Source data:
____________________

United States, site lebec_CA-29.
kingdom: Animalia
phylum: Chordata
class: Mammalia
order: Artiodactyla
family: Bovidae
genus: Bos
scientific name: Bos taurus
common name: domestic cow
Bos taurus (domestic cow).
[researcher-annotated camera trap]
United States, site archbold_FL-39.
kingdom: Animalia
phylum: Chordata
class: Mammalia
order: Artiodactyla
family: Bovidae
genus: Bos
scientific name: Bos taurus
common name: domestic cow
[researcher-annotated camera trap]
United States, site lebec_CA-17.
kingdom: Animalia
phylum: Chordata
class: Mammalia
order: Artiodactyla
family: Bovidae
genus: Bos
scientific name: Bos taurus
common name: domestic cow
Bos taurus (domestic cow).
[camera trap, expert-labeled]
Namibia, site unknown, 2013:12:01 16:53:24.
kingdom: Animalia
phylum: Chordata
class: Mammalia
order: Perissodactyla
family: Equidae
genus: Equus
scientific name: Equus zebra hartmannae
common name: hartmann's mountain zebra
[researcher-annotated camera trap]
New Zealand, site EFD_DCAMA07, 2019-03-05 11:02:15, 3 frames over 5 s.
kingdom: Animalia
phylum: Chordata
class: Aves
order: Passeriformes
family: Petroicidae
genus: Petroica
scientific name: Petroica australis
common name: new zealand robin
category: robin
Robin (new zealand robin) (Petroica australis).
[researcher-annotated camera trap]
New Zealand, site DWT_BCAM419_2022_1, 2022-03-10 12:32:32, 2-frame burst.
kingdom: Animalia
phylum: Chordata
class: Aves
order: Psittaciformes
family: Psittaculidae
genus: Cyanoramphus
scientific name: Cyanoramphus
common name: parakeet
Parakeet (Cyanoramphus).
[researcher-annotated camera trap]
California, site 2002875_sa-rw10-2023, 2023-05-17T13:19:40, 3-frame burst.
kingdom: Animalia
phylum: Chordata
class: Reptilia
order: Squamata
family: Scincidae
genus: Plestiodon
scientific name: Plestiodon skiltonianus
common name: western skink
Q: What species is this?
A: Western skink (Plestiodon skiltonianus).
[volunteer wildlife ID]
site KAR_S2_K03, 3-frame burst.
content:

____________________

Could you find every line in the records above that has the string "States" and copy it?

#### RESULT BELOW
United States, site lebec_CA-29.
United States, site archbold_FL-39.
United States, site lebec_CA-17.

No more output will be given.